→ **EXTRACTED DATA**
——————————

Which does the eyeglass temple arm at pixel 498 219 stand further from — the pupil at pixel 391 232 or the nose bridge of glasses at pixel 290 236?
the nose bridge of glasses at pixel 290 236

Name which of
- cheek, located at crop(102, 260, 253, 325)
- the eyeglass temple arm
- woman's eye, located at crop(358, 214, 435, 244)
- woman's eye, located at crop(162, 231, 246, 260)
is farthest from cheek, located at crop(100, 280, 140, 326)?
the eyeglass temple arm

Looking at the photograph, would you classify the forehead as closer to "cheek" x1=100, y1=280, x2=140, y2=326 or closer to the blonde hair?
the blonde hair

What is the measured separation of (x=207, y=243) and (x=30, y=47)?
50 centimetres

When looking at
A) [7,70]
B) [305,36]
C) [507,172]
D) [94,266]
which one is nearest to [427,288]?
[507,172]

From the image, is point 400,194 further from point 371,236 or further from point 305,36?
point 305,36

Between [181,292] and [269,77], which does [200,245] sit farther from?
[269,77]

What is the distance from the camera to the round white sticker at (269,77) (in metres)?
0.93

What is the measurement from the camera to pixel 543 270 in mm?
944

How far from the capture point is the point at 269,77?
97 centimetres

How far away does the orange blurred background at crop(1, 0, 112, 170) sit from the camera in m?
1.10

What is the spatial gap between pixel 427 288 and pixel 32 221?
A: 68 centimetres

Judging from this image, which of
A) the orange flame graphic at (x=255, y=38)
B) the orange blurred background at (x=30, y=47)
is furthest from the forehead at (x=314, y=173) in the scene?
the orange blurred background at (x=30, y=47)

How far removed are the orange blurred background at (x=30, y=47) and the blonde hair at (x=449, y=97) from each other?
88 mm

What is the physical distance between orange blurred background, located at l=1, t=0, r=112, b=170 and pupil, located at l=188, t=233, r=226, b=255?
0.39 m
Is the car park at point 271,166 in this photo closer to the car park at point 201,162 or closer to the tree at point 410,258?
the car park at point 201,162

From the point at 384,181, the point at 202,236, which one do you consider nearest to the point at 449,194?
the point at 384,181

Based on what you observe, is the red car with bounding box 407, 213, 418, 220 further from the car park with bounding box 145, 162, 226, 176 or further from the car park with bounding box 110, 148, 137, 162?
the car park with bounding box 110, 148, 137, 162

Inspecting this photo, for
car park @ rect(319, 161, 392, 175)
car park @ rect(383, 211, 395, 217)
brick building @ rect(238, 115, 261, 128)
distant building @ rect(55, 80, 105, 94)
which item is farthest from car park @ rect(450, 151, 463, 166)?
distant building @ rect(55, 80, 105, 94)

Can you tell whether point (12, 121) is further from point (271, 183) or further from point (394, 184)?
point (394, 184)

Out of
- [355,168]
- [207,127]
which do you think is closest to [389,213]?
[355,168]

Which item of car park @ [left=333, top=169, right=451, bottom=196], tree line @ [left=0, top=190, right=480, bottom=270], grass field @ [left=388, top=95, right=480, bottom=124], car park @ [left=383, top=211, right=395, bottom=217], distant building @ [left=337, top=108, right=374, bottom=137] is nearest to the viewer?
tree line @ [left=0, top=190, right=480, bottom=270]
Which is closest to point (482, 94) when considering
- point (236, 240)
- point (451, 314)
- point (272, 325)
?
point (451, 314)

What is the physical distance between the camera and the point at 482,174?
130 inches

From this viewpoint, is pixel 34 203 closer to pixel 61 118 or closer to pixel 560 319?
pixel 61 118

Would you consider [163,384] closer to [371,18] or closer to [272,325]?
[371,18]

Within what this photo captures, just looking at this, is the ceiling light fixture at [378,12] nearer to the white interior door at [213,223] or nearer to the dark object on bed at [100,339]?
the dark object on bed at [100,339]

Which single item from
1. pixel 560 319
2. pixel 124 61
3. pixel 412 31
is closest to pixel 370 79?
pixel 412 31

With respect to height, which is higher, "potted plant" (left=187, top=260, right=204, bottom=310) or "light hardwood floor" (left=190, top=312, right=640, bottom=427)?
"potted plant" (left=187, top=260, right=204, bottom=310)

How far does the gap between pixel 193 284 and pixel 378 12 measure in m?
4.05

——————————

→ **REQUIREMENTS**
Every entry must be quoted exactly as it appears above.

→ **OUTPUT FOR THIS TASK**
Which does the eyeglass temple arm at pixel 498 219 stand further from — the pupil at pixel 391 232 or the nose bridge of glasses at pixel 290 236?
the nose bridge of glasses at pixel 290 236

Name which of
- cheek, located at crop(102, 260, 253, 325)
- the eyeglass temple arm
- woman's eye, located at crop(358, 214, 435, 244)
- woman's eye, located at crop(162, 231, 246, 260)
is farthest from cheek, located at crop(100, 280, 140, 326)?
the eyeglass temple arm

Looking at the photograph, would you classify the forehead as closer to "cheek" x1=100, y1=280, x2=140, y2=326 or closer to the blonde hair?
the blonde hair

What is the measured separation of (x=207, y=243) and (x=30, y=47)?
50 centimetres

When looking at
A) [7,70]
B) [305,36]
C) [507,172]
D) [94,266]
which one is nearest to [427,288]?
[507,172]

From the image, is point 400,194 further from point 371,236 or further from point 305,36?
point 305,36

Between [181,292] and [269,77], which does [200,245] sit farther from?
[269,77]

What is the distance from the camera to the round white sticker at (269,77) (in metres)?
0.93

What is the measurement from the camera to pixel 543 270 in mm?
944

How far from the capture point is the point at 269,77?
97 centimetres

How far away does the orange blurred background at crop(1, 0, 112, 170) sit from the camera in m?
1.10

What is the spatial gap between pixel 427 288 and pixel 32 221?
A: 68 centimetres

Judging from this image, which of
A) the orange flame graphic at (x=255, y=38)
B) the orange blurred background at (x=30, y=47)
is furthest from the forehead at (x=314, y=173) in the scene?
the orange blurred background at (x=30, y=47)

How far removed are the orange blurred background at (x=30, y=47) and the blonde hair at (x=449, y=97) from each other?
88 mm

What is the physical distance between orange blurred background, located at l=1, t=0, r=112, b=170 and pupil, located at l=188, t=233, r=226, b=255?
0.39 m
Is the car park at point 271,166 in this photo closer to the car park at point 201,162 or closer to the tree at point 410,258?
the car park at point 201,162

From the point at 384,181, the point at 202,236, which one do you consider nearest to the point at 449,194?
the point at 384,181

Based on what you observe, is the red car with bounding box 407, 213, 418, 220 further from the car park with bounding box 145, 162, 226, 176 or further from the car park with bounding box 110, 148, 137, 162?
the car park with bounding box 110, 148, 137, 162

Inspecting this photo, for
car park @ rect(319, 161, 392, 175)
car park @ rect(383, 211, 395, 217)
brick building @ rect(238, 115, 261, 128)
distant building @ rect(55, 80, 105, 94)
which item is farthest from car park @ rect(450, 151, 463, 166)?
distant building @ rect(55, 80, 105, 94)

Can you tell whether point (12, 121) is further from point (271, 183) or further from point (394, 184)?
point (394, 184)

Out of
- [355,168]
- [207,127]
which do you think is closest to [389,213]?
[355,168]

Which item of car park @ [left=333, top=169, right=451, bottom=196], tree line @ [left=0, top=190, right=480, bottom=270], grass field @ [left=388, top=95, right=480, bottom=124], car park @ [left=383, top=211, right=395, bottom=217], distant building @ [left=337, top=108, right=374, bottom=137] is nearest to the viewer?
tree line @ [left=0, top=190, right=480, bottom=270]
Which is closest to point (482, 94) when considering
- point (236, 240)
- point (451, 314)
- point (272, 325)
?
point (451, 314)

What is the physical distance between the camera and the point at 482,174?
130 inches

From this viewpoint, is pixel 34 203 closer to pixel 61 118 or closer to pixel 560 319?
pixel 61 118

Would you consider [163,384] closer to [371,18] or closer to [272,325]?
[371,18]

Within what this photo captures, just looking at this, is the ceiling light fixture at [378,12] nearer to the white interior door at [213,223] or nearer to the dark object on bed at [100,339]?
the dark object on bed at [100,339]

Which single item from
1. pixel 560 319
2. pixel 124 61
3. pixel 412 31
is closest to pixel 370 79?
pixel 412 31

With respect to height, which is higher, "potted plant" (left=187, top=260, right=204, bottom=310) or "light hardwood floor" (left=190, top=312, right=640, bottom=427)?
"potted plant" (left=187, top=260, right=204, bottom=310)

How far does the gap between pixel 193 284 and pixel 378 12 measure in m?
4.05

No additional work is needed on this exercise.